## EXTRACTED TEXT:

# The Pastor and His Study



## Backwoods Presbyterian (Jun 14, 2008)

I cannot recommend enough Iain Murray's lectures at the Desiring God Conference For Pastors from 1996 that I found online. They are dynamite and a required listen for all of us. 

They can be found here.


----------



## Pergamum (Jun 15, 2008)

Cool! Could anyone burn them as mp3s or cds and get them to me? Looks awesome!


----------



## py3ak (Jun 15, 2008)

I'll burn them for you.


----------



## Reformed Covenanter (Jun 15, 2008)

Backwoods Presbyterian said:


> I cannot recommend enough Iain Murray's lectures at the Desiring God Conference For Pastors from 1996 that I found online. They are dynamite and a required listen for all of us.
> 
> They can be found here.



They are superb...except the bit were he says (in jest) that the American War of Independence was a rebellion against lawful authority.


----------



## Presbyterian Deacon (Jun 15, 2008)

Daniel Ritchie said:


> Backwoods Presbyterian said:
> 
> 
> > I cannot recommend enough Iain Murray's lectures at the Desiring God Conference For Pastors from 1996 that I found online. They are dynamite and a required listen for all of us.
> ...




Are you sure he's jesting? 

I have a fellow deacon, with a PhD in History who firmly believes that. We've been known to debate the issue on occassion! 

Praise God for rebels!!!


----------

## TASKS TO CARRY OUT:
a: List every username that heads a post in the forum thread about the pastor and his study, in the order they appear.
b: Reproduce, word for word, the stretch of the forum thread about the pastor and his study that begins at the words "## Backwoods Presbyterian" and ends after "me? Looks awesome!".
Work only from the forum thread.

## DATA BLOCK:
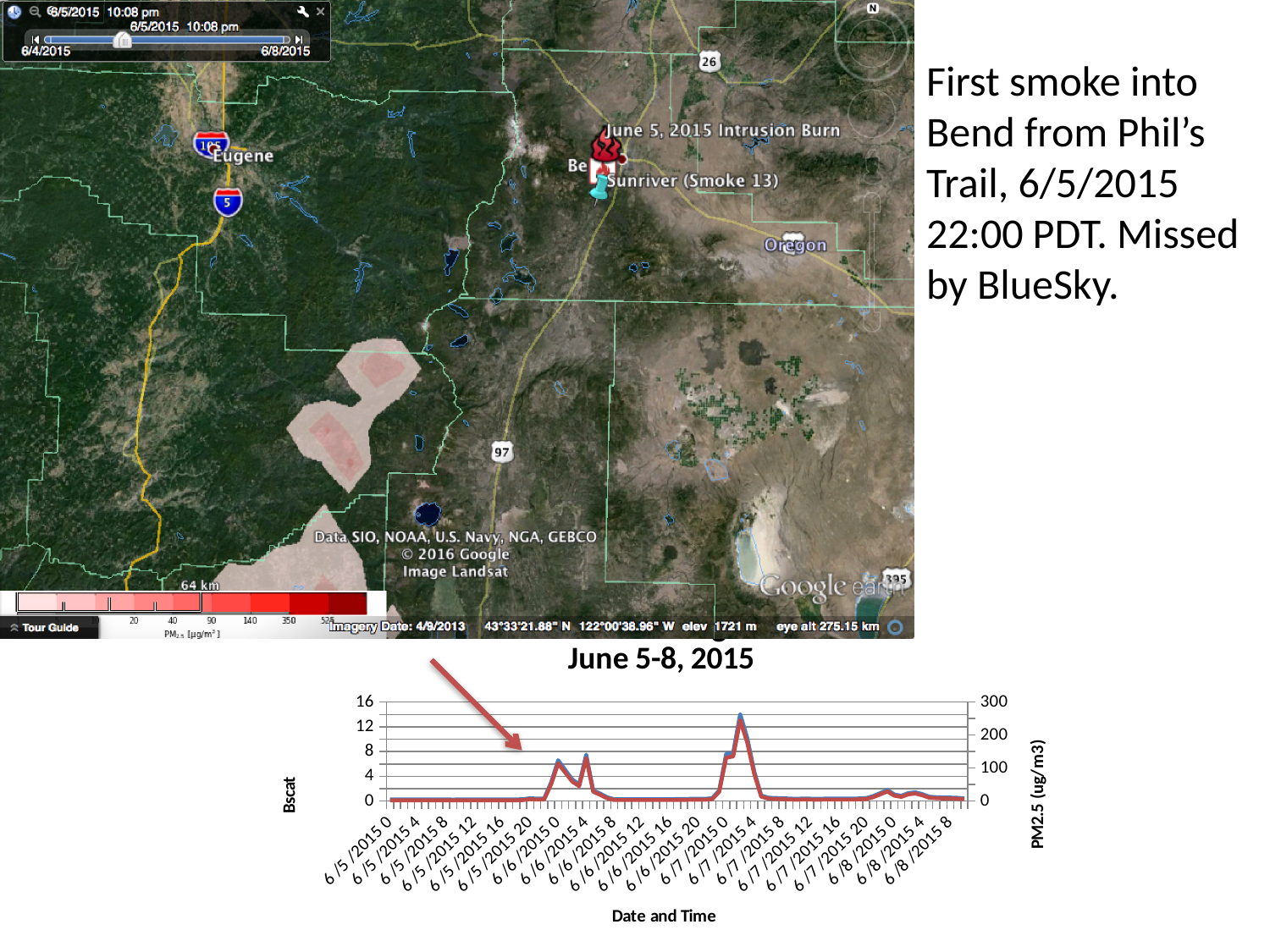
Is the Bscat value at 6/5/2015 0 greater or less than 4? less Is the Bscat value at the highest peak (around 6/7/2015 4) greater or less than 12? greater How many lines are plotted on the chart? 2 Is the PM2.5 value at the highest peak (around 6/7/2015 4) greater or less than 200? greater How many tick labels are shown on the x axis of the chart? 21 What kind of chart is shown at the bottom of the slide? line chart What is the title of the chart at the bottom of the slide? June 5-8, 2015 Between 6/7/2015 4 and 6/7/2015 8, do the values rise or fall? fall Which peak is higher: the one around 6/6/2015 0 or the one around 6/7/2015 4? 6/7/2015 4 On which date does the highest peak of the chart occur? 6/7/2015 What is the label of the x axis of the chart? Date and Time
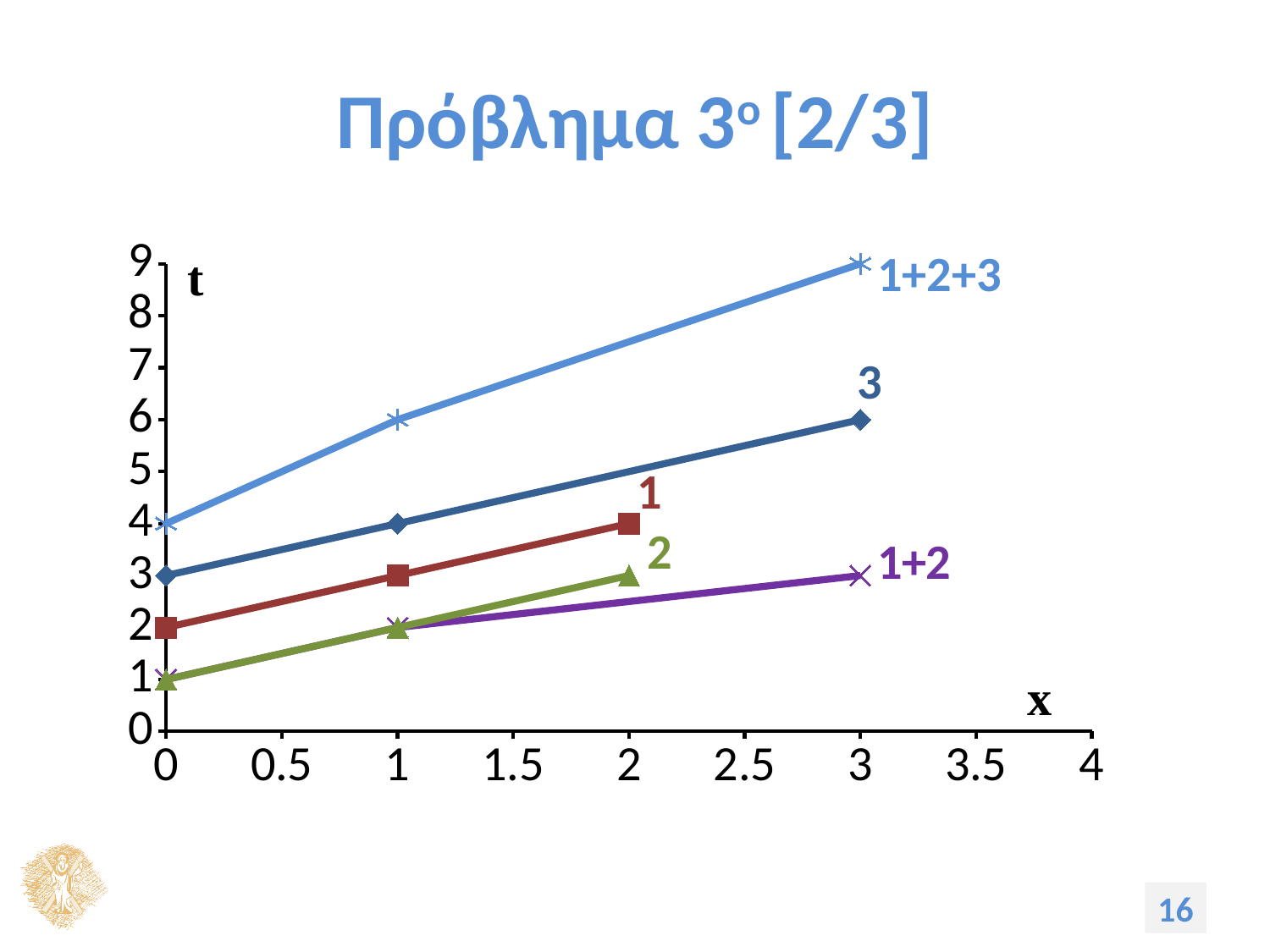
What type of chart is shown on the slide? line chart What is the value of t for series 1+2 at x = 3? 3 What is the value of t for series 1+2+3 at x = 3? 9 What is the value of t for series 1 at x = 2? 4 How many series are plotted on the chart? 5 What is the value of t for series 1+2+3 at x = 1? 6 What is the difference between the t values of series 1+2+3 and series 3 at x = 3? 3 Do the t values of series 2 rise or fall as x increases? rise What is the value of t for series 3 at x = 0? 3 Which series has the highest value of t at x = 3? 1+2+3 At x = 1, which series has a larger t value: series 3 or series 1? 3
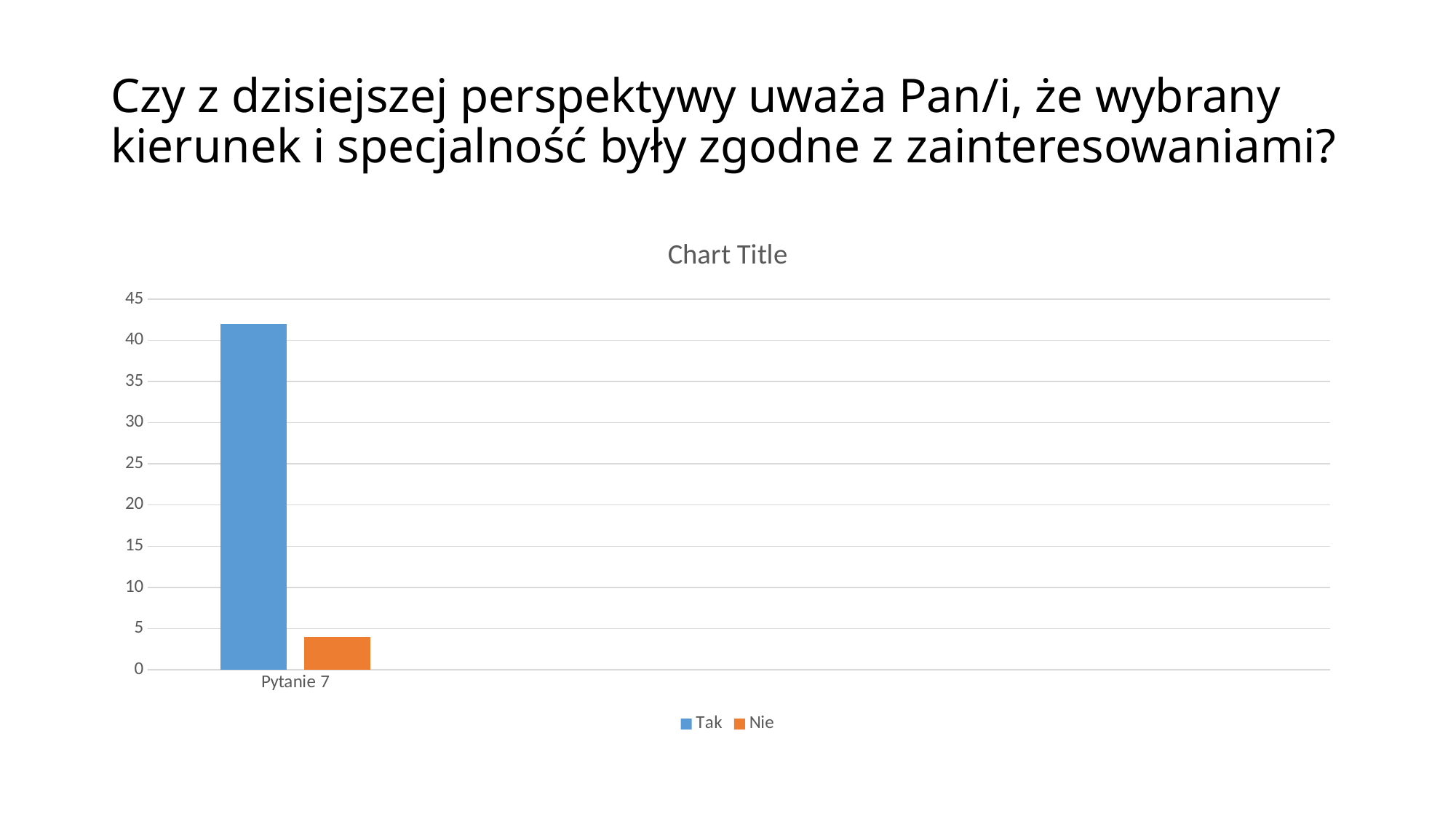
What colour is the bar for the Nie series? orange Which is larger for Pytanie 7, Tak or Nie? Tak How many series does the chart legend list? 2 How many categories are shown on the x axis of the chart? 1 Which series has the highest value for Pytanie 7? Tak Is the value for Nie greater or less than 10? less Is the value for Nie greater or less than 5? less Is the value for Tak greater or less than 40? greater Which series has the lowest value for Pytanie 7? Nie What is the title shown above the chart? Chart Title What kind of chart is shown on the slide? bar chart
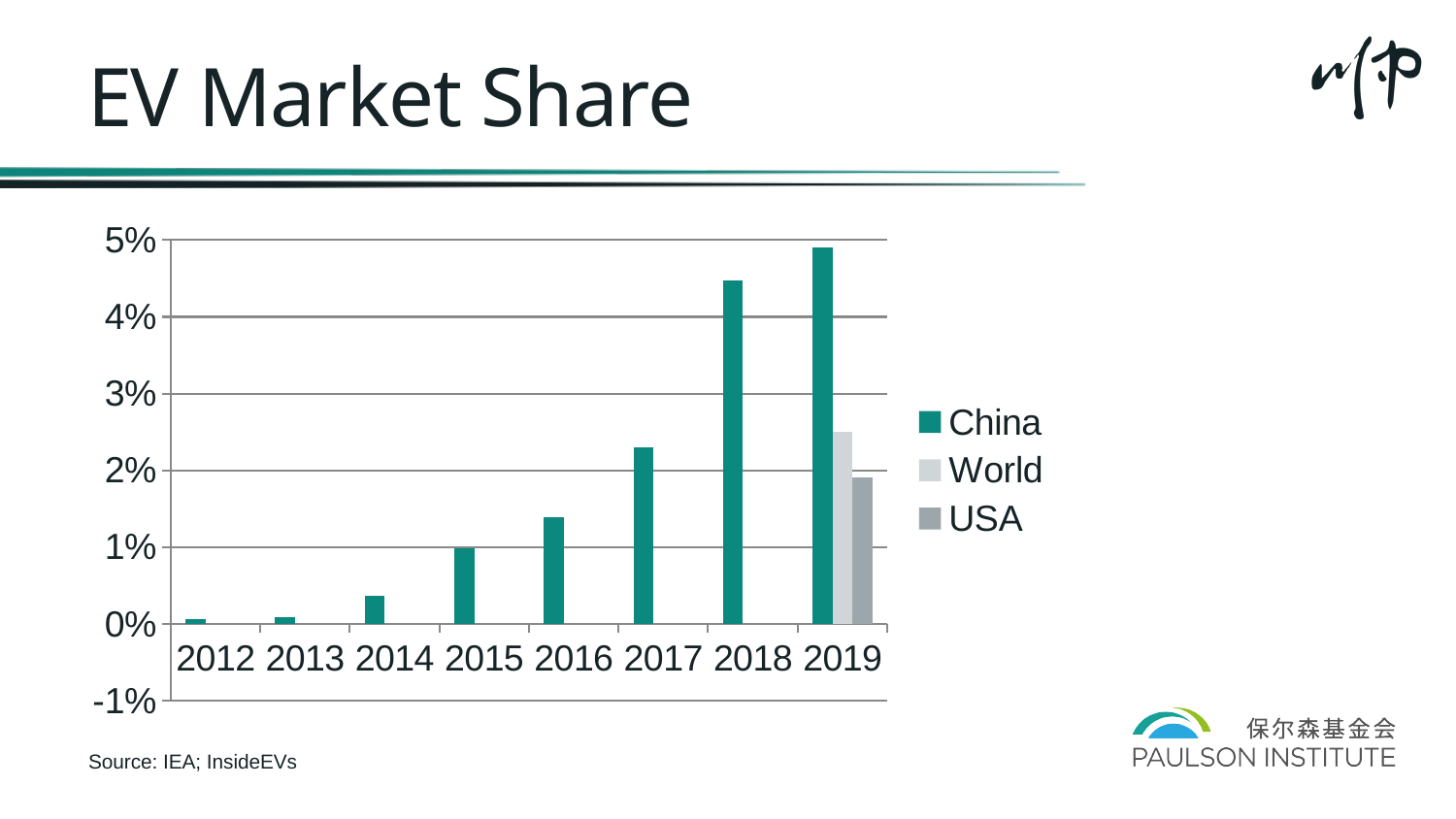
What is the title of the chart? EV Market Share Is the value for China in 2017 greater or less than 2%? greater How many series does the legend list? 3 Is the value for China in 2014 greater or less than 1%? less In 2019, which is larger: the World value or the USA value? World Is the value for World in 2019 greater or less than 2%? greater What kind of chart is shown on the slide? bar chart Does China's EV market share rise or fall from 2012 to 2019? rise How many years are shown on the x axis? 8 In which year is China's EV market share highest? 2019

## RESULTS IN ORDER:
a:
Backwoods Presbyterian
Pergamum
py3ak
Reformed Covenanter
Presbyterian Deacon

b:
## Backwoods Presbyterian (Jun 14, 2008)

I cannot recommend enough Iain Murray's lectures at the Desiring God Conference For Pastors from 1996 that I found online. They are dynamite and a required listen for all of us. 

They can be found here.


----------



## Pergamum (Jun 15, 2008)

Cool! Could anyone burn them as mp3s or cds and get them to me? Looks awesome!